Cependant Randal Leslie était changé. Sa figure brune était aussi maigre que lorsqu’il était enfant, et elle portait les traces d’un travail opiniâtre et de nuits sans sommeil ; mais l’expression de son visage était à la fois plus calme et plus virile, et il y avait dans son œil cette étincelle brillante que l’on remarque dans les yeux de ceux qui dirigent toutes leurs pensées vers un seul but. Il paraissait plus âgé qu’il n’était. Il était entièrement habillé de noir, couleur qui lui allait à merveille, et sa tournure et son visage, sans être remarquables, étaient certainement distingués.

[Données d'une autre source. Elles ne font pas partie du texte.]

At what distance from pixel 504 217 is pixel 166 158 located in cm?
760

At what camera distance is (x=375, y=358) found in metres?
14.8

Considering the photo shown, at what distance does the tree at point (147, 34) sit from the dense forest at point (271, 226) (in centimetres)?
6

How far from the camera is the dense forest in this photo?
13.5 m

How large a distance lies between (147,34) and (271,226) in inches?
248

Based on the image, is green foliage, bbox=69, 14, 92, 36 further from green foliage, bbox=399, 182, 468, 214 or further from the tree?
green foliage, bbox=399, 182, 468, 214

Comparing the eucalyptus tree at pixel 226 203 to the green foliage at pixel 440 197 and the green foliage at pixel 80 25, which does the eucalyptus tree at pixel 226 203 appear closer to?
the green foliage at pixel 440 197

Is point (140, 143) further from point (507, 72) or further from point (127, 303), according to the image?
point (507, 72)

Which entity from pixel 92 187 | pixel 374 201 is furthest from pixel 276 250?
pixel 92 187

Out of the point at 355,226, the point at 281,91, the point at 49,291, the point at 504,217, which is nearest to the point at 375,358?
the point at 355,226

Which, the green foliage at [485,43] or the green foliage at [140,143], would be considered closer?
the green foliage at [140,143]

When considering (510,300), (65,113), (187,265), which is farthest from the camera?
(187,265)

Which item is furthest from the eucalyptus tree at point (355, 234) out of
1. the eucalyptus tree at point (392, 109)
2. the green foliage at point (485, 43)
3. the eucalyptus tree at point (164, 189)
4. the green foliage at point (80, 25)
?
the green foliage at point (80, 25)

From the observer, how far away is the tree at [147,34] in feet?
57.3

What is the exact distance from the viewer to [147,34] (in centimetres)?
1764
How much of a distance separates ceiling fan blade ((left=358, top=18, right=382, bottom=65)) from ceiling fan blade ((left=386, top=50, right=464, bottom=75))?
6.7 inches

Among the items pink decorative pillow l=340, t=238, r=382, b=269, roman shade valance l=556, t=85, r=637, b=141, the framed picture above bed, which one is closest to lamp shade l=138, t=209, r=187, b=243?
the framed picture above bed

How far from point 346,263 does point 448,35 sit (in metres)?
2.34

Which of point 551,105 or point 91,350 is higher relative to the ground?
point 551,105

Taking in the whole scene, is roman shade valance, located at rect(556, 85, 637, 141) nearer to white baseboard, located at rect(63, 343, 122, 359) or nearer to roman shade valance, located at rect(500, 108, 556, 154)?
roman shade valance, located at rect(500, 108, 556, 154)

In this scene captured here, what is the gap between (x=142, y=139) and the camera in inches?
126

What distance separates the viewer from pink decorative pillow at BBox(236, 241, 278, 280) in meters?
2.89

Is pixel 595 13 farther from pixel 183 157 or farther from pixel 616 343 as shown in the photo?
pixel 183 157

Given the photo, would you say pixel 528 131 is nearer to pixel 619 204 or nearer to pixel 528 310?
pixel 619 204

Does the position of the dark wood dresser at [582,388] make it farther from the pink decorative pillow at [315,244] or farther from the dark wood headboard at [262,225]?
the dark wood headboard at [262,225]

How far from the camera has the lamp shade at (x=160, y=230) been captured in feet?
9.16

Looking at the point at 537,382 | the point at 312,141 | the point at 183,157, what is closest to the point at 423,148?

Mais tout à coup le groupe s’agite, se pousse ; on se coudoie, on se presse contre les murs, car un cheval fringant s’est élancé sous le hangar. Le cavalier, beau jeune homme mis avec cette recherche qui indique un dandy, s’écrie d’un ton de bonne humeur : « Ne craignez rien, le cheval ne fera pas de mal à personne… Mille pardons…. Allons ! là !… là !… » et le cheval demeura immobile comme une statue, remplissant le centre du passage. On se rassura, et Randal s’approcha du cavalier.

« Frank Hazeldean !

— Ah ! Randal Leslie ! »

Frank sauta aussitôt à bas de son cheval, dont il confia la bride aux mains d’un apprenti qui portait un paquet.

« Mon cher ami, que je suis bien aise de vous rencontrer ! Quelle bonne idée j’ai eue de me réfugier ici, moi qui ordinairement n’ai guère peur d’une averse. Vous êtes donc à Londres, Randal ?

— Oui, chez votre oncle M. Egerton. J’ai quitté Oxford.